雲時墨的臉色凝重了,不知道為何,心中竟然有些亂。
因為他想起了,那個男人被花栖月稱為美男師父。
“他……樣子如何?”
雲時墨不知不覺問了出來,回過神來之後,亦覺得有些不好意思了。
小兔子怪笑一聲,“天地精華所生,你說,長成怎麽樣呢?妖孽啊,每個女人見到他,都會為之動心。”
雲時墨只覺得心頭一沉。
怪不得花栖月對他好象冷漠了不少。
這時從三層走上來了兩個人,一男一女,正是雲夫人與雲軒。
“爹,娘。”
雲時墨回過神來,連忙恭敬地道。
“時墨,你爹已恢複到了蝕月大圓滿了。”雲夫人笑着說,雲時墨眼中掠過了一縷驚喜,“那樣的話……很快就可以恢複到原來的水平了?”
雲軒微微地颔首,“雖然如此,但是……還不是那個人的對手!”
聽到這裏,雲時墨的臉色更是陰霾,不過他看了一眼兔子,“莫慌,我們會有辦法的。”
小兔子颔首,“嘿嘿,有了本尊在這裏,你們得到不少的絕殺技,一定能大仇得報。”
關于雲家的恩怨,小兔子還是明了的。
“不過……你所說的那個千陽公主,真的是向皇上求賜婚了?怎麽會有那樣的女人?娘親還是喜歡栖月和天賜。”
雲夫人想起了千陽公主的事,不由得冷聲地道。
“娘……有些事,先不要強求。”
雲時墨擰眉道。
一時間,煩心事太多了,他突然不知道如何是好,活了那麽多年,還是第二次那麽煩躁的。
“你的意思是說……你将要娶千陽公主?”雲夫人也瞪大眼睛。
剛剛雲時墨的意思,不就是這個意思嗎?冰逸也呆住了,不是吧、主子居然要娶千陽公主?他喜歡的人可是花栖月啊。
“兒臣不是這個意思,等以後,你們就會懂了。
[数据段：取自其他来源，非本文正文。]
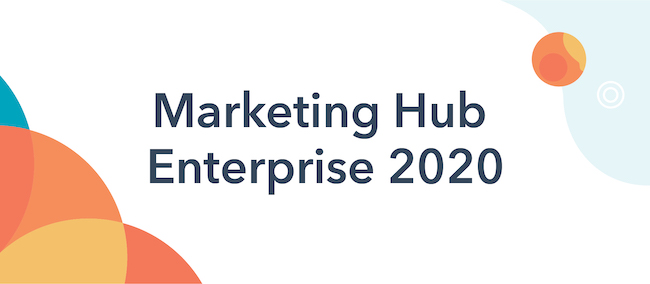 Introducing HubSpot Marketing Hub Enterprise 2020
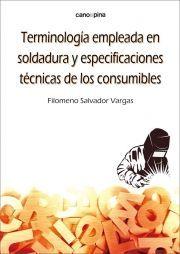 TERMINOLOGIA EMPLEADA EN SOLDADURA Y ESPECIFICACIONES TECNICAS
”
雲時墨淡淡地道,将那顆藥丹小心翼翼地放入了一個錦盒之中。
小兔子靠在了一邊的玉石榻上,血紅的雙瞳若有所思。
“娘親不管,娘親想見到天賜和栖月,你若是請不來她們,那娘親就自己出去見。”雲夫人鬧脾氣了。
雲時墨一頓,無奈地道:“好吧,兒臣明兒就去請她們來。”
雲夫人聽罷,這才放下心來。
雲軒的臉色倒是嚴肅,“如今我們氣術還未恢複到原來的水平,最好不要暴露自己的身份。”
雲夫人哼哼,她已很多年很多年沒有踏出這高塔了,除了雲時墨所信任的幾個人,都無人知道他還有爹娘。
末了,雲軒要到下層去繼續修行,而雲時墨則對小兔子道:“前輩,明兒您也随我去看看……看能不能察覺到天辟到底藏身于何處,我想弄明白他的目的。”
“察覺不到的,本尊在栖月身邊那麽久了,從來沒發現過異樣。”小兔子的回答讓雲時墨非常失望。
也就是說,那人,很可能已離開了?
雖然離開也很好,至少不會再纏着花栖月,不過想到花栖月口口聲聲稱他為美男師父,雲時墨的心很不爽。
那人若真如此強悍,還是邪魔,那麽他收花栖月為徒弟,到底有什麽目的?
花栖月會受到他的迫害麽?萬一受傷了怎麽辦?
“前輩,你和天辟……實力誰高誰低?”雲時墨突然低聲地問。
小兔子愣了一下,眼神有些茫然,仿佛在回憶什麽,“大概……差不多吧,只是那麽多年過去了,不知道他有沒有再升級。”
“不過……我的實力與前輩的相比,實是相差太遠了。”雲時墨的臉色微微地沉下來。
小兔子這才得意起來,“那是自然,若你這種小毛頭亦比本尊厲害,那世界就不得了了。”
雲時墨沉默不言,不過這一晚他毫無睡意,睜着眼睛看着窗外的月光慢慢地映入,又慢慢地離開,無聲無息。
然而他心底,卻有着無知的煩躁。
突然之間,雲時墨想起了什麽,起床穿起了長袍,從窗外飛閃而去。
來到了公主殿的後門,雲時墨方才停下了腳步,他默默地立在那裏,眉頭擰得發緊。
待後門緩緩打開,一雙幽幽的瞳盯着他,雲時墨頓了一下,緩緩地走過去。
“南王爺果然守時。”那人冷幽幽地笑了起來,“公主看上你,是南王的福氣,你還是在後院等一下,公主想着你呢。”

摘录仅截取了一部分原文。